═══ DOCUMENT PASSAGE ═══

State Ex Rel. Klemm v. Baskin

Decision Date03 August 1933
Citation111 Fla. 667,150 So. 517
PartiesSTATE ex rel. KLEMM v. BASKIN, Mayor-Commissioner, et al.
CourtFlorida Supreme Court

Rehearing Denied Sept. 16, 1933.

Error to Circuit Court, Pinellas County; O. L. Dayton, Judge.

Mandamus proceeding by the State, on the relation of A. M. Klemm, a widow, against H. J. Baskin, as Mayor-Commissioner, and others. To review a judgment refusing a peremptory writ of mandamus, plaintiff brings error.

Reversed.

BROWN J., dissenting.

COUNSEL Touchton & Crittenden, of Winter Haven, and W H. Poe, of Orlando, for plaintiff in error.

Jones &amp White, of Clearwater, for defendants in error.

OPINION

PER CURIAM.

Writ of error was sued out in this case to review a judgment of the circuit court of Pinellas county refusing to award a peremptory writ of mandamus in a case brought by a bondholder of the city of Clearwater to enforce certain statutory duties of the city to make provision for the payment of certain bonds of the city of Clearwater alleged to be held by relator.

═══ DATA ENTRIES ═══

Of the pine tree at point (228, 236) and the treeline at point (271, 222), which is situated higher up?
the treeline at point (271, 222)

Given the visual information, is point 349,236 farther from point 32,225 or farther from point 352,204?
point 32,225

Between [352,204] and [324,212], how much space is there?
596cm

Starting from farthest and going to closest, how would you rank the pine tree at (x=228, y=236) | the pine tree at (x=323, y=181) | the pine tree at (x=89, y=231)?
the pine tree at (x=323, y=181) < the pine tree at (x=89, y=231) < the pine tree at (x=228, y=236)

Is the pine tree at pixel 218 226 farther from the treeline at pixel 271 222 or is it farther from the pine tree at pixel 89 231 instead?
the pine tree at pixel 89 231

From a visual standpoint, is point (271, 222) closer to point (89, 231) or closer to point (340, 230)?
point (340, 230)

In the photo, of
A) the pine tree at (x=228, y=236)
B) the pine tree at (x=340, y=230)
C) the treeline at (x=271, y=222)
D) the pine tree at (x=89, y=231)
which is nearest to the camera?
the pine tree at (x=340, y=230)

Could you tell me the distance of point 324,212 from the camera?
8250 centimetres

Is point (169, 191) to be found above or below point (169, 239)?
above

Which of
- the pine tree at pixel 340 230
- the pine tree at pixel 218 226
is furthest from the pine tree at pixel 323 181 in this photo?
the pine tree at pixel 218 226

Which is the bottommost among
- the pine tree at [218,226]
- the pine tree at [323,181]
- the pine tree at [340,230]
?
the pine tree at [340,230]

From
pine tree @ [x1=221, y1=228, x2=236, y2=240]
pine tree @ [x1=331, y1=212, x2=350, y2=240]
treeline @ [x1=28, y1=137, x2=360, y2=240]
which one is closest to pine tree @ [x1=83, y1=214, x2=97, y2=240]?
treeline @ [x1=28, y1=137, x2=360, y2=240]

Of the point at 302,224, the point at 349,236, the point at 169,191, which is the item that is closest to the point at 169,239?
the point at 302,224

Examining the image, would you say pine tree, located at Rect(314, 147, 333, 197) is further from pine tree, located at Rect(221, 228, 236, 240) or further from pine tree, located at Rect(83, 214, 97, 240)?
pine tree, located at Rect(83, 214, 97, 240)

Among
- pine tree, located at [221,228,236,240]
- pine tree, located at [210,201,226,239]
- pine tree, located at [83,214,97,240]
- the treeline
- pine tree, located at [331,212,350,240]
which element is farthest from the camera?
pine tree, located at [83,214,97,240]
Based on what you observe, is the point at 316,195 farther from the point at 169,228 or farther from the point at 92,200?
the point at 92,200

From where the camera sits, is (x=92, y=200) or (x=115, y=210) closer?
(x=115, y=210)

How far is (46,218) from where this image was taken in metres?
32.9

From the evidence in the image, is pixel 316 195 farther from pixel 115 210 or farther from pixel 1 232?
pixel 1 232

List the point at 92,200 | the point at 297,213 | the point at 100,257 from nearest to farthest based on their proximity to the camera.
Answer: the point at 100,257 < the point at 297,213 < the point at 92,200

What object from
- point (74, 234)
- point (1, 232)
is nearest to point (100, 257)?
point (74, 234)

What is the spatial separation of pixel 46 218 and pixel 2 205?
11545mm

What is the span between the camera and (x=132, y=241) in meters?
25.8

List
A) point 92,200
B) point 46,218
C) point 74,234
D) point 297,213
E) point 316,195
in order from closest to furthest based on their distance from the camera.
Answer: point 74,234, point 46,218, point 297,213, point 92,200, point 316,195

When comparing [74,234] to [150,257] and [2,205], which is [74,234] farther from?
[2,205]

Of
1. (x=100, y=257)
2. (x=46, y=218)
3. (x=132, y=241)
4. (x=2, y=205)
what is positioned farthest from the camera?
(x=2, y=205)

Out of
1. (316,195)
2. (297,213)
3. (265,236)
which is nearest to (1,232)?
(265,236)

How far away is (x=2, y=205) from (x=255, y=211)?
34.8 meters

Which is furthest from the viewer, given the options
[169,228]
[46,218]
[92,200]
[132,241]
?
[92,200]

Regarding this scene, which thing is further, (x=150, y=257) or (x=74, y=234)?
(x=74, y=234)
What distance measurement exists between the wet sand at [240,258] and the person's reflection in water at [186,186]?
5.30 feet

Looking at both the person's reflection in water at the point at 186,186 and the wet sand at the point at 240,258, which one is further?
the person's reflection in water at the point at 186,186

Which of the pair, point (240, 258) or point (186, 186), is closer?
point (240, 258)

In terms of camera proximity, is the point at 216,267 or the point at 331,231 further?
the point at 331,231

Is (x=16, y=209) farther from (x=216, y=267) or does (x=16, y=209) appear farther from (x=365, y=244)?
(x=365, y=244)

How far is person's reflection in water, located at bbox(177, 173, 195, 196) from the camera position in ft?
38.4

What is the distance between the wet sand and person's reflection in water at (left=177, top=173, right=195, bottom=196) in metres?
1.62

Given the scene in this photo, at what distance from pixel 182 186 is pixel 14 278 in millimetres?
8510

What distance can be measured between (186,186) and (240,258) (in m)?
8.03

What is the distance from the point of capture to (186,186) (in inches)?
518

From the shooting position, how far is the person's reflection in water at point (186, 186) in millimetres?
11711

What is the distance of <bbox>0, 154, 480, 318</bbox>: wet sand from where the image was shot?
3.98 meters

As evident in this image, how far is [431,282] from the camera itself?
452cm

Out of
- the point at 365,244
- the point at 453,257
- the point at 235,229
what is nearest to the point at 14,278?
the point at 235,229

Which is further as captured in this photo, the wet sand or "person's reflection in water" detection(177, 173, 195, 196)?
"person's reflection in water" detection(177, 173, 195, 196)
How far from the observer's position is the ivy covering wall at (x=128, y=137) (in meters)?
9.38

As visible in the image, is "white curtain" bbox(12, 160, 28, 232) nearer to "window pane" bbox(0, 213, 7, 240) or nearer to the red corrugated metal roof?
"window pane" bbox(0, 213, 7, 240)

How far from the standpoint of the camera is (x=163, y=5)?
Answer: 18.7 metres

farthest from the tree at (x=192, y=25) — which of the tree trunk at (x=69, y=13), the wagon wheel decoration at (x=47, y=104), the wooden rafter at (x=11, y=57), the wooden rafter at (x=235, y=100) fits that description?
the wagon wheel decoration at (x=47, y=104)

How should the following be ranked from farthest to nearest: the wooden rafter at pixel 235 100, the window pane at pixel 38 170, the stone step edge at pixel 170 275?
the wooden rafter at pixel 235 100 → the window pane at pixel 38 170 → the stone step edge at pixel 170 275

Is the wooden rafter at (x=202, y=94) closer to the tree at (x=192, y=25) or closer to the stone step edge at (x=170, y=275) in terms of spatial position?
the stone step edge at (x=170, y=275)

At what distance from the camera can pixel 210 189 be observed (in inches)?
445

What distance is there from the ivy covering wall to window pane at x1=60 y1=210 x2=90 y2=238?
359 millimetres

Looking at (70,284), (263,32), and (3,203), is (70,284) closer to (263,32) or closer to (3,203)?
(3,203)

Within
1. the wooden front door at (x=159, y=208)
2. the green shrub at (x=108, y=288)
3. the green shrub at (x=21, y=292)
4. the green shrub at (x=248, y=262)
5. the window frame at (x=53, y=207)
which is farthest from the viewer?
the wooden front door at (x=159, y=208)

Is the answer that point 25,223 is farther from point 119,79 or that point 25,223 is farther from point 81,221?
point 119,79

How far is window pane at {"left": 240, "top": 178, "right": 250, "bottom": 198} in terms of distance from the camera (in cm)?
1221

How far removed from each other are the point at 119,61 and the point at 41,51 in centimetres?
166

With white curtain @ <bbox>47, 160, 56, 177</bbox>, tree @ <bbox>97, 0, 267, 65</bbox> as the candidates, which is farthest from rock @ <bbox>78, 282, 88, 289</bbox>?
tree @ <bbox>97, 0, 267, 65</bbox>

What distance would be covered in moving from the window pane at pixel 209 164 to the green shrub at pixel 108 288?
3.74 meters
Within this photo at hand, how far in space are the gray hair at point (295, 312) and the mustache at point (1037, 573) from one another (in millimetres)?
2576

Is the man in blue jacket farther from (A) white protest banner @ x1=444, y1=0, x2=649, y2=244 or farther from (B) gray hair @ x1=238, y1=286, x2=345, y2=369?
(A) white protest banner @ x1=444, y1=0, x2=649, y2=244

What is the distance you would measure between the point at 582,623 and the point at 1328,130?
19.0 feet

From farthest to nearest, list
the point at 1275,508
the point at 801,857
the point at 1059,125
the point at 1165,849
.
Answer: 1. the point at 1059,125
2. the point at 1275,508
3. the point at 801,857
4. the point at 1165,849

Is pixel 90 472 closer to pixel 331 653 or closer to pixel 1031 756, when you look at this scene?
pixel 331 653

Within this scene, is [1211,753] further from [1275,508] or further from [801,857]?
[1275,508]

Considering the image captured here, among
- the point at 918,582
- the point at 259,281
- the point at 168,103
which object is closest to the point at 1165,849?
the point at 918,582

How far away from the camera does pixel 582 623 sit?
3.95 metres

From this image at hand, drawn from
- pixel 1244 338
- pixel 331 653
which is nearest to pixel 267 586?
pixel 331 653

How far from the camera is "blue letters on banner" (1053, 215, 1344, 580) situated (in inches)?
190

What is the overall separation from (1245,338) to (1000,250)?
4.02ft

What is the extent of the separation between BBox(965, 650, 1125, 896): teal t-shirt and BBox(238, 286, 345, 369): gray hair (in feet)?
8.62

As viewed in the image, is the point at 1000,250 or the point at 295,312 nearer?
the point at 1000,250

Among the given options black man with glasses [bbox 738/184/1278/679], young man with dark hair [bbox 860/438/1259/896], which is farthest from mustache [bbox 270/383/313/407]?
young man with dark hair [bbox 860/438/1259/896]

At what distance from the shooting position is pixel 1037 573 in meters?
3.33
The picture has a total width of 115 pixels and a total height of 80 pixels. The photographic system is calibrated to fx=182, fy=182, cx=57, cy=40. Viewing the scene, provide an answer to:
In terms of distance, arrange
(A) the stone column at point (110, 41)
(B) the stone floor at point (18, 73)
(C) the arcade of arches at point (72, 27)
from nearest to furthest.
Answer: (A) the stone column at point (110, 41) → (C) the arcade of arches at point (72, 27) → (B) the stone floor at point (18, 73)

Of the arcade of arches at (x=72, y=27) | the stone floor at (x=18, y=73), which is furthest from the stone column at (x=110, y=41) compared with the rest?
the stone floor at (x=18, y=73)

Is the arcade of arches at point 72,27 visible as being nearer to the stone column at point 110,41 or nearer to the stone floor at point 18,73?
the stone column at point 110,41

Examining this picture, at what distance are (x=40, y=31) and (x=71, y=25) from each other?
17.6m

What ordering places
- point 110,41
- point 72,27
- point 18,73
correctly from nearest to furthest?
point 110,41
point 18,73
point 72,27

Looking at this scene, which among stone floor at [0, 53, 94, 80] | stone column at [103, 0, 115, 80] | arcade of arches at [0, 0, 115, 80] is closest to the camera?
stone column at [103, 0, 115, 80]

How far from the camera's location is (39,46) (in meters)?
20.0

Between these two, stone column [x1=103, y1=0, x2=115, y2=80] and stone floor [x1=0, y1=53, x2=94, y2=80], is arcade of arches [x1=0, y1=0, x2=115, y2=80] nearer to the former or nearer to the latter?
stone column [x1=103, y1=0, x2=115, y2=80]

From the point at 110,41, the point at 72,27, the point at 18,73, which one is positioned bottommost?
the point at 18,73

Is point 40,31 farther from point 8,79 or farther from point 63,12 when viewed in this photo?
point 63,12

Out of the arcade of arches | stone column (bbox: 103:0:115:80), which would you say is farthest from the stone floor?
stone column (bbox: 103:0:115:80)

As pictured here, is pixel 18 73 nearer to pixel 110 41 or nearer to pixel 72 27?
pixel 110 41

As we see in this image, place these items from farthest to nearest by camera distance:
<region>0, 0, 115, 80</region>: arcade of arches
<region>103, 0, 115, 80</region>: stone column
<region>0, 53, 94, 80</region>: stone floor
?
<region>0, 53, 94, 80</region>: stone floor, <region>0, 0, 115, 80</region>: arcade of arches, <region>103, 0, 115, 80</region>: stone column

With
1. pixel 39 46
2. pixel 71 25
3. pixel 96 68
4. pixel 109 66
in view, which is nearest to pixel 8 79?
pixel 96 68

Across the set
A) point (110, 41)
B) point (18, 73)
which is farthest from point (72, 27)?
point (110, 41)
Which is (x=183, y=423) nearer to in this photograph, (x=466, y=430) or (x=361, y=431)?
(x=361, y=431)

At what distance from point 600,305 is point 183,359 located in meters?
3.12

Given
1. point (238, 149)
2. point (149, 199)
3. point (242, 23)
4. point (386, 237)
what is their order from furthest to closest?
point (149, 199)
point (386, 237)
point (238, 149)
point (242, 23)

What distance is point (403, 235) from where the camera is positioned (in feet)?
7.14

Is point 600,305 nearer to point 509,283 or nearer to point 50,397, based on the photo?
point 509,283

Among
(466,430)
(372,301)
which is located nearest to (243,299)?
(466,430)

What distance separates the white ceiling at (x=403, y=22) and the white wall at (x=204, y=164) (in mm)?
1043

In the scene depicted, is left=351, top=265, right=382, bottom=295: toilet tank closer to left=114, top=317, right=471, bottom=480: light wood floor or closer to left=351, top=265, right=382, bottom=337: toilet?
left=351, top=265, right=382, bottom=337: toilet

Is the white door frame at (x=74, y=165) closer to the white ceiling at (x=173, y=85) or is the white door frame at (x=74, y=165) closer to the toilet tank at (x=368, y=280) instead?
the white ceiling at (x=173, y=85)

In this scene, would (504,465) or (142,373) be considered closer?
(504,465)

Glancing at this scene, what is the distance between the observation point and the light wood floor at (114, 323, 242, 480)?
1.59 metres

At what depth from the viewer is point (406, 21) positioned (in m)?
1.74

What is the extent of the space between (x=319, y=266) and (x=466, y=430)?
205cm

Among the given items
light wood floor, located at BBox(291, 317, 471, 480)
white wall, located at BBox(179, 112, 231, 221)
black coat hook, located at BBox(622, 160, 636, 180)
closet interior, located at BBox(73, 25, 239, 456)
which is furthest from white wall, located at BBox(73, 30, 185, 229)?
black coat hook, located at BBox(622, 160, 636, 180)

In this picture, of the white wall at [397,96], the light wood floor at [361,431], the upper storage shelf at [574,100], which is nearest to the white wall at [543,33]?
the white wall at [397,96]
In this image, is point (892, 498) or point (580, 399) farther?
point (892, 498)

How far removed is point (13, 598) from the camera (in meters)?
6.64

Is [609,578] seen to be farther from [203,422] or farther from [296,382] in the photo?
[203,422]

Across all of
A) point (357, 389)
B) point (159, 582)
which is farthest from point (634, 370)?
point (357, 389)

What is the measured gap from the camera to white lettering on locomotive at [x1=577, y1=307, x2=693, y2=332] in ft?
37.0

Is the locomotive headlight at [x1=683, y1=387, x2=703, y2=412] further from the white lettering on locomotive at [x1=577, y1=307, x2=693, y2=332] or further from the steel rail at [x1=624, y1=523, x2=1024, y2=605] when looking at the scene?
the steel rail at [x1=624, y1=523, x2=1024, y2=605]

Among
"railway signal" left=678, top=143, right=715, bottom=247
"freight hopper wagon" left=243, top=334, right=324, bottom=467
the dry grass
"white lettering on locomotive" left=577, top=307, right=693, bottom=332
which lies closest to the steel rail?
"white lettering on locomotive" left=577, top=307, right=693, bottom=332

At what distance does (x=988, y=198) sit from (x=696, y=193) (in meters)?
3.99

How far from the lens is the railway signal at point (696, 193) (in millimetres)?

═══

● GIVEN PROBLEM 1
Translate this sentence from the court decision into Spanish: "To review a judgment refusing a peremptory writ of mandamus, plaintiff brings error."
● GIVEN PROBLEM 2
In the records, rewrite the stretch from the line containing "What distance would" through the line containing "4. the point at 1165,849", substituting "separation" for "distance" and leaving everything else unchanged.
The text and the records are unrelated to each other.

● EXPECTED ANSWER 1
Para obtener la revisión de una sentencia que denegó un mandamiento perentorio de mandamus, el demandante interpone recurso de error.

● EXPECTED ANSWER 2
What separation would be covered in moving from the window pane at pixel 209 164 to the green shrub at pixel 108 288?
3.74 meters
Within this photo at hand, how far in space are the gray hair at point (295, 312) and the mustache at point (1037, 573) from one another (in millimetres)?
2576

Is the man in blue jacket farther from (A) white protest banner @ x1=444, y1=0, x2=649, y2=244 or farther from (B) gray hair @ x1=238, y1=286, x2=345, y2=369?
(A) white protest banner @ x1=444, y1=0, x2=649, y2=244

What is the separation you would measure between the point at 582,623 and the point at 1328,130?
19.0 feet

From farthest to nearest, list
the point at 1275,508
the point at 801,857
the point at 1059,125
the point at 1165,849
.
Answer: 1. the point at 1059,125
2. the point at 1275,508
3. the point at 801,857
4. the point at 1165,849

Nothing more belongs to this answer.